Osservo il mio fidanzato sulla soglia di casa vestito di tutto punto con quel look che mi fa impazzire. Noto inoltre che nella mano sinistra impugna il manico di un trolley. Ha per caso intenzione di soggiornare in casa mia?
Mi scosto dalla porta e lascio entrare Daniel. Ormai è qui, tanto vale fargli vedere casa mia.
«Non sei felice di vedere il tuo fidanzato?»
Ovvio che sono felice, ma in questo momento l'unica cosa che mi si stampa in mente è che conoscerà la mia famiglia e non sono del tutto sicura di volere che accada.
«Certo Daniel che sono felice, ma...»
Improvvisamente irrompe nella stanza mia madre. Ok non sono pronta.
«Oh ciao Dan! Vedo che hai trovato la casa facilmente!»
Si erano messi d'accordo? Perché non ne sapevo niente? La cosa non mi piace.
«Beh non ci siamo ancora presentati ufficialmente. Sono Laura, piacere!»
Mia madre allunga la mano e Daniel la stringe ricambiando il piacere.
«Volete spiegarmi cosa sta succedendo?»
Guardo entrambi con le braccia conserte al petto e con le sopracciglia alzate.
«Laura mi ha contattato e mi ha chiesto di venire per essere presente ad un evento molto importante che si terrà domani. Non ha specificato cosa, ma ha detto che tu ci tieni molto.»
Ora io mi chiedo: con che coraggio mia madre ha pensato di chiamare Daniel per essere presente all'anniversario di morte di papà?! Non ha pensato che io per un puro caso non gliene avessi parlato?!
«Ah sì? Peccato che io non ne sapessi nulla...»
Guardo mia madre leggermente incazzata e lei lo capisce, così non esita a dileguarsi. Stronza.
«Avrete parecchie cose di cui parlare, immagino. Vi lascio soli.»
Eccome se avrò da parlare con Daniel, peccato solo che sia stata forzata a farlo.
Quando mia madre se ne va, il mio sguardo si posa su Daniel. Non so se il mio essere arrabbiata con lui sia in qualche modo giustificato. Lui è stato trascinato in questa storia senza saperne nulla. Decido comunque di non abbassare troppo la guardia.
Gli faccio segno di seguirmi, in questo modo gli farò vedere la mia camera e per questi giorni anche la sua, a quanto pare.
Saliamo le scale e cerco di fare meno rumore possibile mentre passo accanto alla stanza di mia sorella. Immagino che a cena si conosceranno e non ho intenzione di affrettare le cose. Ma mia sorella esce spalancando la porta. Ormai è fatta.
Elettra ci guarda perplessa. Daniel l'ha visto si e no tre volte durante le nostre videochiamate e qualche volta in foto, ma dal vivo mai e posso capire il suo stupore.

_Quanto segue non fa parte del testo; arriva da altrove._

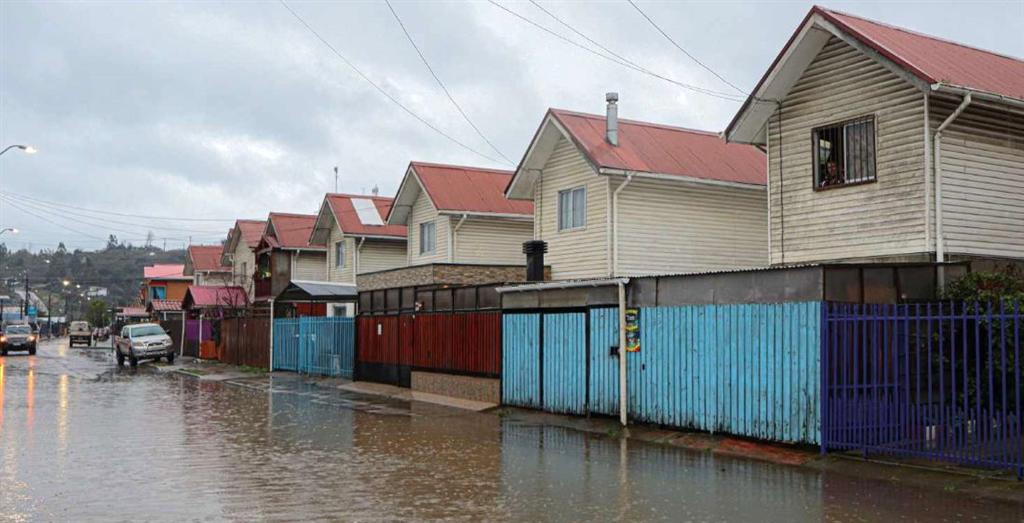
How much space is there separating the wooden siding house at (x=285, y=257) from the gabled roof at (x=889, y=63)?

«Elettra, lui è Daniel...»
Mi porto una mano alla fronte infastidita. Stiamo affrettando troppo il tutto e questo non mi piace.
Daniel molto educatamente stringe la mano a mia sorella e si presenta a sua volta.

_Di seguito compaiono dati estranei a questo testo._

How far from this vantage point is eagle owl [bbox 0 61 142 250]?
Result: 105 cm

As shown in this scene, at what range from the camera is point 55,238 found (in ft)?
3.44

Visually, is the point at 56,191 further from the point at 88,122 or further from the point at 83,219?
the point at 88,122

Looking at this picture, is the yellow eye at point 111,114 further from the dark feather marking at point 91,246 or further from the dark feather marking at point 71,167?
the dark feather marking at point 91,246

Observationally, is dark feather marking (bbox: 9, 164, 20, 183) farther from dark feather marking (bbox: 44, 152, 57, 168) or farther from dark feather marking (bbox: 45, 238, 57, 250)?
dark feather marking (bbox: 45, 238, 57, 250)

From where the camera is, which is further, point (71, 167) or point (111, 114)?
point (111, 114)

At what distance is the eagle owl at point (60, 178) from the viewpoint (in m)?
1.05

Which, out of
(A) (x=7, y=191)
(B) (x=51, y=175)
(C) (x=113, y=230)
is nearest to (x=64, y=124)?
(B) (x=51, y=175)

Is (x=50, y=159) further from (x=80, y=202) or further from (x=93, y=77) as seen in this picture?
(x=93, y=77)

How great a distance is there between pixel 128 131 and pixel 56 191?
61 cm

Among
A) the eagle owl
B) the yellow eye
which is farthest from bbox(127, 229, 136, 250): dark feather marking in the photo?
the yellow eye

Mentre sto per proseguire verso la mia stanza insieme al mio fidanzato, mia sorella mi prende per il polso imponendomi di fermarmi e da questo capisco che voglia parlarmi; così indico la strada a Daniel e rimango al cospetto di Elettra.
«Che ci fa lui qui?»
Mi passo le mani sul viso prima di rispondere.
«L'ha invitato mamma...per la morte di papà...»
Mi sistemo leggermente i capelli dietro le orecchie e noto che mia sorella ha una reazione quasi peggiore della mia.
«E lui lo sa? Voglio dire...glielo hai mai detto di papà?»
Scuoto la testa e mi fisso i piedi. Che casino.
Lascio Elettra dopo aver ricevuto un abbraccio di incoraggiamento da parte sua e vado in camera per chiarire parecchie cose che probabilmente Daniel non sta capendo.
«Come puoi vedere, questa è la mia stanza.»
Faccio un giro su me stessa con le braccia leggermente alzate.
«Quello è il bagno e quello è il mio letto, che a quanto pare condivideremo.»
Mi siedo sulla sedia girevole della scrivania appoggiando le mani sulle ginocchia e facendo respiri profondi per farmi coraggio.
«Dov'è tuo padre? Immagino che lo conoscerò a cena...»
Non sono pronta, ma devo. Ho paura della sua reazione.
«Daniel...mio papà è morto...»
Mi alzo dalla sedia perché non riesco più a stare seduta. Ora Daniel cercherà di scusarsi, di consolarmi, perché all'apprendimento della notizia fanno tutti così.
Daniel lascia cadere nella valigia qualsiasi cosa avesse in mano e si volta a guardarmi. Mi guarda negli occhi e non sa cosa dire. Molto meglio così delle solite scuse o dei soliti mi dispiace.
«Piccola, io...»
Fa qualche passo verso di me, ma io mi allontano.
«Non provare a scusarti o dirmi che ti dispiace o cazzate del genere...»
«Non sono cazzate!»
«Si che lo sono! Perché non serviranno a ricostruire questi tredici anni senza di lui.»
La mia voce è calma, fredda, senza emozioni. Non piango, l'ho già fatto abbastanza e so che servirebbe solo a farmi compatire ed è proprio ciò che voglio evitare.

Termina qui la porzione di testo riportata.